The compound of any one of claims 1-77 and 85-91, or a pharmaceutically acceptable salt thereof, selected from the group consisting of: ^R1 is

The compound according to any one of claims 1 to 91, or a pharmaceutically acceptable salt thereof, which is ^R1 is

and R ^2b is halo, —O(C ₁ -C ₆ alkyl), C ₁ -C ₆ alkyl substituted with —OH, —C(O)NR ^2c R ^2d , and —N(R ^2e ) claims 1-77 selected from the group consisting of C(O)(C ₁ -C ₆ alkyl), wherein R ^2c , R ^2d and R ^2e are each independently hydrogen or C ₁ -C ₆ alkyl and a compound according to any one of 85 to 91, or a pharmaceutically acceptable salt thereof. ^R1 is

The compound according to any one of claims 1-77 and 85-91, or a pharmaceutically acceptable salt thereof, which is ^R1 is

The compound according to any one of claims 1-77 and 85-91, or a pharmaceutically acceptable salt thereof, which is A compound selected from the group consisting of the compounds of Table 1, or a pharmaceutically acceptable salt thereof. 101. A pharmaceutical composition comprising a compound according to any one of claims 1-100, or a pharmaceutically acceptable salt thereof, and one or more pharmaceutically acceptable excipients.
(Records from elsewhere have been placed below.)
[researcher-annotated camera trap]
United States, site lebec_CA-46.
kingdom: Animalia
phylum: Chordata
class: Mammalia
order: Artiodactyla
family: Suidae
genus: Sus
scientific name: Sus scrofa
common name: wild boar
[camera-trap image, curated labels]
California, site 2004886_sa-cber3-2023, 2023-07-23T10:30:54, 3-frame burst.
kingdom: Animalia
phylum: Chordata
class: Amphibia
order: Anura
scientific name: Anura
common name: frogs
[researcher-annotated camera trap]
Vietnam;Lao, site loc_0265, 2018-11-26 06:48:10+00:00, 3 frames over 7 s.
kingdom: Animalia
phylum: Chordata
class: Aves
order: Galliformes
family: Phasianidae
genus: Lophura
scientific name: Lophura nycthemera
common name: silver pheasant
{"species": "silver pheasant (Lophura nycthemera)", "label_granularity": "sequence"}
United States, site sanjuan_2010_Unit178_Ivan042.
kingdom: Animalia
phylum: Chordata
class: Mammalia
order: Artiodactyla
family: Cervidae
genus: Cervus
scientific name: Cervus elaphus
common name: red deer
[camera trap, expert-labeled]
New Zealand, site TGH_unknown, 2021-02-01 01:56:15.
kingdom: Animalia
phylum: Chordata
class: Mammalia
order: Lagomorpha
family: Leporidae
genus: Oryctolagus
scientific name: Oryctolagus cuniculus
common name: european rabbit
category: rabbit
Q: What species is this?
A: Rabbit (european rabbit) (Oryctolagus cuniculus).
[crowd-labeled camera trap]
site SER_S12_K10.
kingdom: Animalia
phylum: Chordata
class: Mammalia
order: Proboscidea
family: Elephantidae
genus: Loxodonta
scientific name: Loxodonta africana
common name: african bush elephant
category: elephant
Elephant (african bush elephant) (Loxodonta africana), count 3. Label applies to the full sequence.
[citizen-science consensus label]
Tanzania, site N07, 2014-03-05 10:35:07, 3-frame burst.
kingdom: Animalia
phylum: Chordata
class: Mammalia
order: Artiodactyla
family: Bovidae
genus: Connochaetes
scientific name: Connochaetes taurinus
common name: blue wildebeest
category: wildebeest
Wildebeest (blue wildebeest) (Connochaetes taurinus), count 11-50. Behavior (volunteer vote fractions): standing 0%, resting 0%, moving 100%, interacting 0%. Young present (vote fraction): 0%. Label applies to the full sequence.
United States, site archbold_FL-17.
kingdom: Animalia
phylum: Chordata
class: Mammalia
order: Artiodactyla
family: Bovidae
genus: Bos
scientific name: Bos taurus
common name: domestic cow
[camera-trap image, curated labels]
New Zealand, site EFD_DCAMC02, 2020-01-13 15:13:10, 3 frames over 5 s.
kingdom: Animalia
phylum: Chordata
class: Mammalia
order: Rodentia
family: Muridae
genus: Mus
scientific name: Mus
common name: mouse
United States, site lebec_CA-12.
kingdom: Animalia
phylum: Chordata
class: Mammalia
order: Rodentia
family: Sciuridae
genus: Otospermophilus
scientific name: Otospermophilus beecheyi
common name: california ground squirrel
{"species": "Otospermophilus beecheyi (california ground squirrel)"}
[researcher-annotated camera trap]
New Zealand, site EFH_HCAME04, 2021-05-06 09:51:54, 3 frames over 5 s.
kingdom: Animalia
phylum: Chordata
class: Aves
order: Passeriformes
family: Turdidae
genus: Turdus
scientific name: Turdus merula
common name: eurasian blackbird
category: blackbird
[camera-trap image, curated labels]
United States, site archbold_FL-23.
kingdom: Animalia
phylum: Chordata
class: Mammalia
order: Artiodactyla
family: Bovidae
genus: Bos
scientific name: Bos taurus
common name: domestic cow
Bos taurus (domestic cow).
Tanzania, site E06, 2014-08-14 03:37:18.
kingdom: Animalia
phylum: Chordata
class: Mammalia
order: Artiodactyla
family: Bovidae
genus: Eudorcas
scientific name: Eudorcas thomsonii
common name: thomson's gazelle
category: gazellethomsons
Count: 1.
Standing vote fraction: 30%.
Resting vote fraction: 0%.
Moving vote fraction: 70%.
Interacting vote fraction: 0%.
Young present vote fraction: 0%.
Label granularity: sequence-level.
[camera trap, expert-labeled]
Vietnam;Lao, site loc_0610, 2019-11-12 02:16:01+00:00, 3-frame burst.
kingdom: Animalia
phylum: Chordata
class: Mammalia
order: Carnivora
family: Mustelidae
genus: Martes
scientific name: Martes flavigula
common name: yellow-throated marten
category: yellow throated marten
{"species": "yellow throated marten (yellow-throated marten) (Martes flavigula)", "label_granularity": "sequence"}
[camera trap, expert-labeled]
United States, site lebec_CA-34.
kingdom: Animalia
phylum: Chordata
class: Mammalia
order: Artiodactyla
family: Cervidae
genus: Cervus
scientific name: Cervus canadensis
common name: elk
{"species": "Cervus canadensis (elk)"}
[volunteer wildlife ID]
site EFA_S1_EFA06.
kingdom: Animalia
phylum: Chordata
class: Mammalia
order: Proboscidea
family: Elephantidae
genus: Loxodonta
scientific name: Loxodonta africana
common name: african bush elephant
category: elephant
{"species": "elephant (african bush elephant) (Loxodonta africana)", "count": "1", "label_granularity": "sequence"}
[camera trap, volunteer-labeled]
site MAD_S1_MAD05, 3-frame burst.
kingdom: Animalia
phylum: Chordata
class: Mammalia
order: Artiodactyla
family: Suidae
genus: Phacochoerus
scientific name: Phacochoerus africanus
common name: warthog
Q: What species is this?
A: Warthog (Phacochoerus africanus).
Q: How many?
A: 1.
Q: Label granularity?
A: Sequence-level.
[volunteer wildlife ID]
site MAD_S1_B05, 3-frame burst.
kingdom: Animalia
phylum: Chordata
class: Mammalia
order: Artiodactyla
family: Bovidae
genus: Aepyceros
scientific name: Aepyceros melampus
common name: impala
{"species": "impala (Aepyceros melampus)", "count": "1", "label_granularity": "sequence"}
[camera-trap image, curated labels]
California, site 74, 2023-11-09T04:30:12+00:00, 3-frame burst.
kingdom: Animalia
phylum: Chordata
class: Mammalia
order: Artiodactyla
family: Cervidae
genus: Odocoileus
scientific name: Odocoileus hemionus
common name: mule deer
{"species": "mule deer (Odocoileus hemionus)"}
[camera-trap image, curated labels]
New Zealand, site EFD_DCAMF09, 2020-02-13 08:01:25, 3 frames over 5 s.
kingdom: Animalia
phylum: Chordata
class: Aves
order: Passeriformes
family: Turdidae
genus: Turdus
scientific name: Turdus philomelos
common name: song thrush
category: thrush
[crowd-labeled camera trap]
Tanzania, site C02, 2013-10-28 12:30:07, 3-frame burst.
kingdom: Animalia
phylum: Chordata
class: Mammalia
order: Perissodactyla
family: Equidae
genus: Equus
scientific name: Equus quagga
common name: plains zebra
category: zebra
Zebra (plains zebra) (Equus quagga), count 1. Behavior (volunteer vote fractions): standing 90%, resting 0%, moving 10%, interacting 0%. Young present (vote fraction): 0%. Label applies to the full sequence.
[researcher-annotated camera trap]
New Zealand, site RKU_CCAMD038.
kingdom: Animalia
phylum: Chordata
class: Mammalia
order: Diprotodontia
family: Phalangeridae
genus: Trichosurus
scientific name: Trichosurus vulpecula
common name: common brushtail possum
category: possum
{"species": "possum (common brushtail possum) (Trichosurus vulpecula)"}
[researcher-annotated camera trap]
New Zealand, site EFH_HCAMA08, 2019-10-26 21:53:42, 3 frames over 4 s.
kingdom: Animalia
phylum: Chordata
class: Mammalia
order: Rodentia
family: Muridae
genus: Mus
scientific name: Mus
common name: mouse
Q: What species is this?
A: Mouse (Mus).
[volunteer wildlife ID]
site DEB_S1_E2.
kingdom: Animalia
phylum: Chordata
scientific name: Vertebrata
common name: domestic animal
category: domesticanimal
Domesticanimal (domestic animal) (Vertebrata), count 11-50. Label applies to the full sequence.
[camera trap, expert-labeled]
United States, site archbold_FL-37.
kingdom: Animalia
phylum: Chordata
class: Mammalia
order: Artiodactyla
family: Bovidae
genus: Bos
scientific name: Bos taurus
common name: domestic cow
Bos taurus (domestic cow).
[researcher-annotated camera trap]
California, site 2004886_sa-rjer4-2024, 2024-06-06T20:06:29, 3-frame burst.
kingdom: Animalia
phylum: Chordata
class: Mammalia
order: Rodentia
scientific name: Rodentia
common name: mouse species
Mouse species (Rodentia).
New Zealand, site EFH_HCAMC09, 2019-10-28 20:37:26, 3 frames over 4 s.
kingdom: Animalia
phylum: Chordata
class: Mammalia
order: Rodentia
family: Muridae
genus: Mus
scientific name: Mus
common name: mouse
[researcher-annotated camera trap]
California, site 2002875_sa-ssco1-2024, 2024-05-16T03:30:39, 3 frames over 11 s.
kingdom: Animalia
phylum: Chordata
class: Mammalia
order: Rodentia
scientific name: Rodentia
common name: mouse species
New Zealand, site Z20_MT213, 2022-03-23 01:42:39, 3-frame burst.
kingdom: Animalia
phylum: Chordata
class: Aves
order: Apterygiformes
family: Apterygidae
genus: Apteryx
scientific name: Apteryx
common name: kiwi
A method of treating a disease or condition mediated by NAMPT activity in a subject in need thereof, comprising a compound, or a pharmaceutically acceptable salt thereof, according to any one of claims 1-100 , or the method comprising administering the pharmaceutical composition of claim 101 to the subject. Said disease or condition is cancer, a hyperproliferative disease or condition, an inflammatory disease or condition, a metabolic disorder, heart disease or heart disease, tissue damage from chemotherapy, renal disease, metabolic disease, neurological disease or a neurological injury, a neurodegenerative disorder or disease, a disease resulting from stem cell dysfunction, a disease resulting from DNA damage, a primary mitochondrial disorder, or a muscle disease or muscle wasting disorder. The method described in . Said disease or condition is obesity, atherosclerosis, insulin resistance, type 2 diabetes, cardiovascular disease, Alzheimer's disease, Huntington's disease, Parkinson's disease, amyotrophic lateral sclerosis, depression, Down's syndrome, neonatal 103. The method of claim 102, wherein the method is selected from the group consisting of nerve injury, aging, axonal degeneration, carpal tunnel syndrome, Guillain-Barré syndrome, nerve injury, polio (poliomyelitis), and spinal cord injury.